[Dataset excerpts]

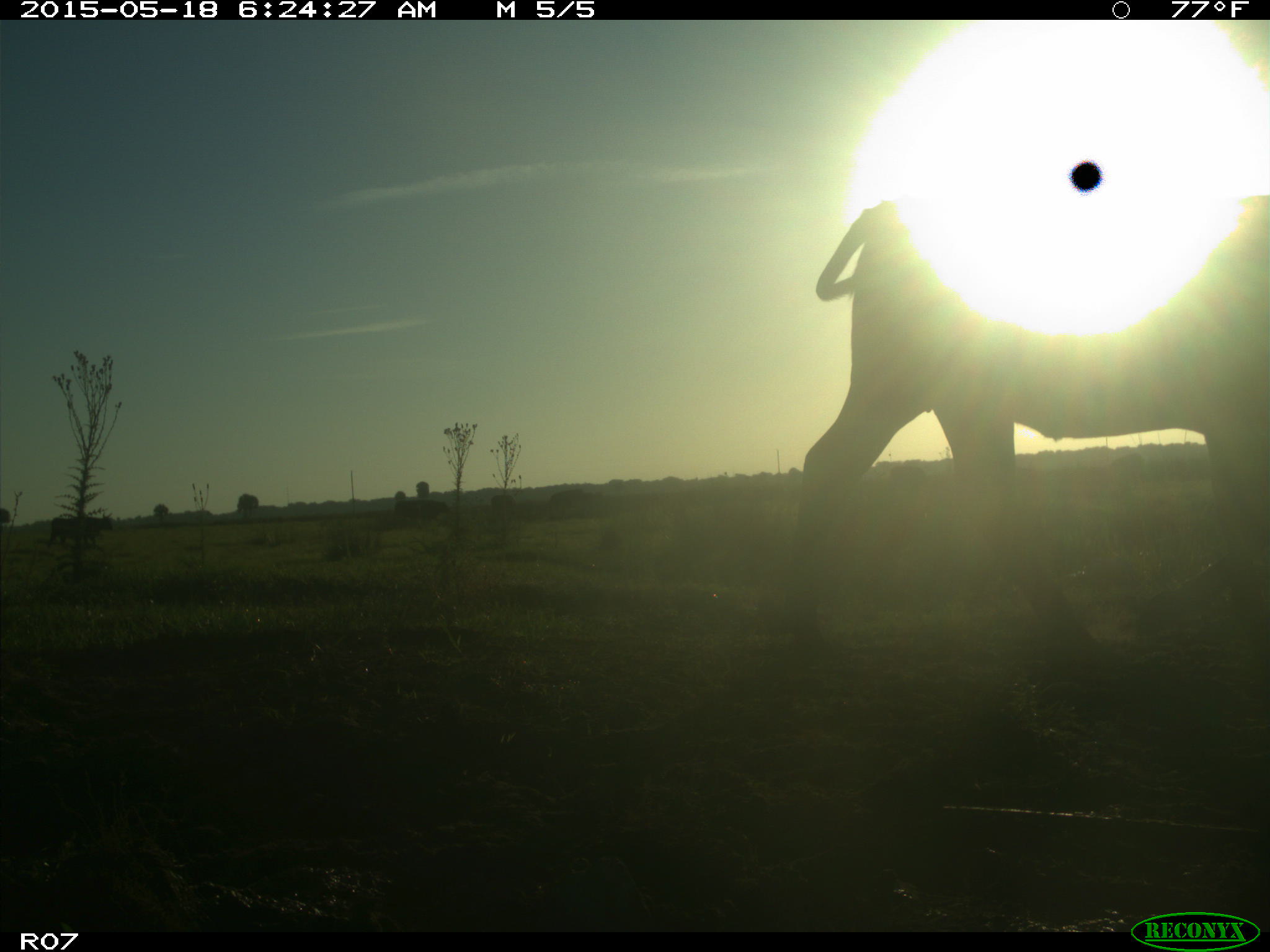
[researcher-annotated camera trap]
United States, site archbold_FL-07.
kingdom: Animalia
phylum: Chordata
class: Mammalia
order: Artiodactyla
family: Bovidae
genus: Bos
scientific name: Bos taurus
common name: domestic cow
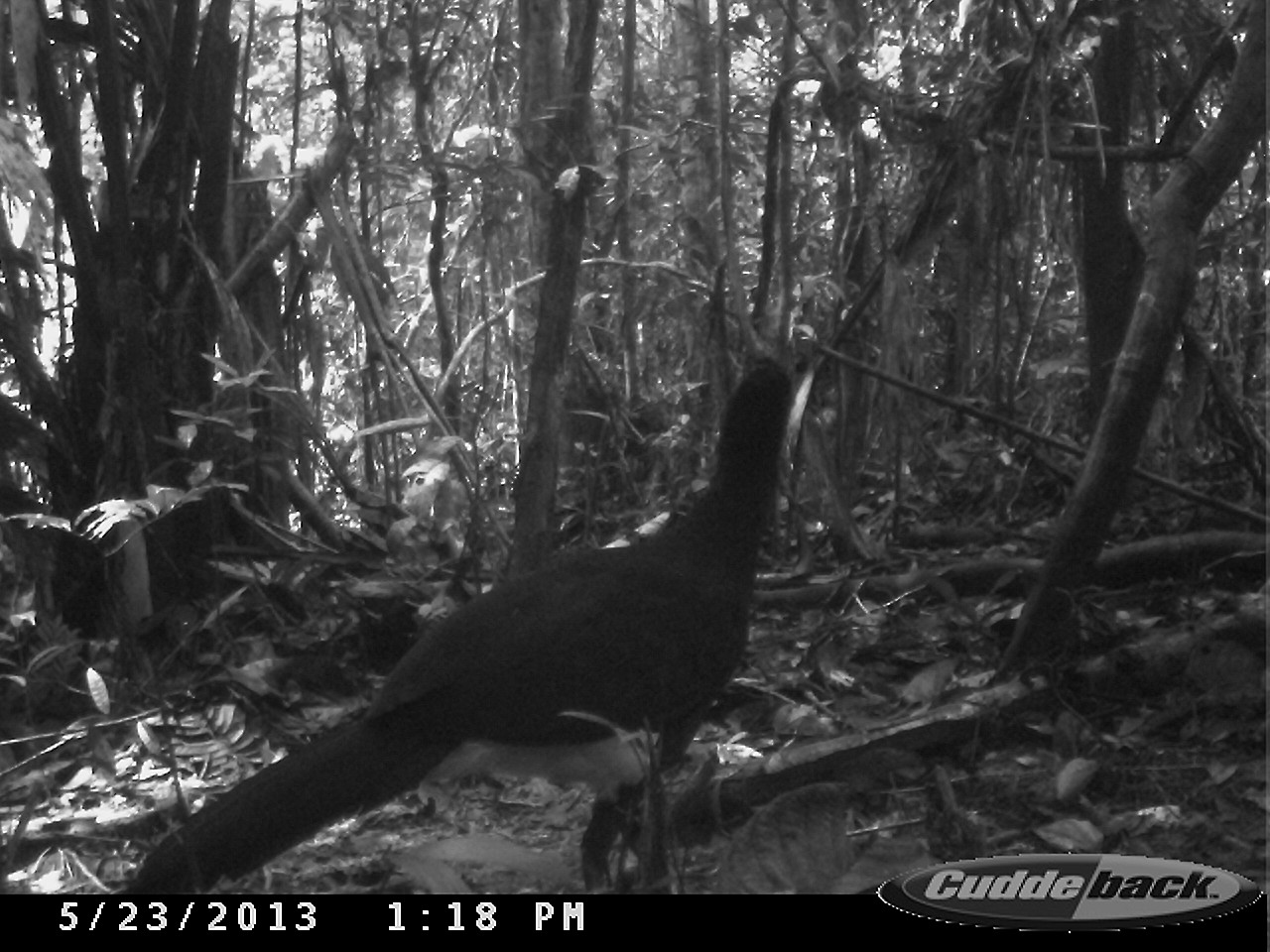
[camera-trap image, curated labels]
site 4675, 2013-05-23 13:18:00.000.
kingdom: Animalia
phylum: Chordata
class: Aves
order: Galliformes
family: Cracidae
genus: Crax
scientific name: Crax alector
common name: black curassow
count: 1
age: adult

EXERCISE OBJECTIVE: Although the records contain pictures, return only their text, exactly as written.

ANSWER AREA:
[researcher-annotated camera trap]
United States, site archbold_FL-07.
kingdom: Animalia
phylum: Chordata
class: Mammalia
order: Artiodactyla
family: Bovidae
genus: Bos
scientific name: Bos taurus
common name: domestic cow
[camera-trap image, curated labels]
site 4675, 2013-05-23 13:18:00.000.
kingdom: Animalia
phylum: Chordata
class: Aves
order: Galliformes
family: Cracidae
genus: Crax
scientific name: Crax alector
common name: black curassow
count: 1
age: adult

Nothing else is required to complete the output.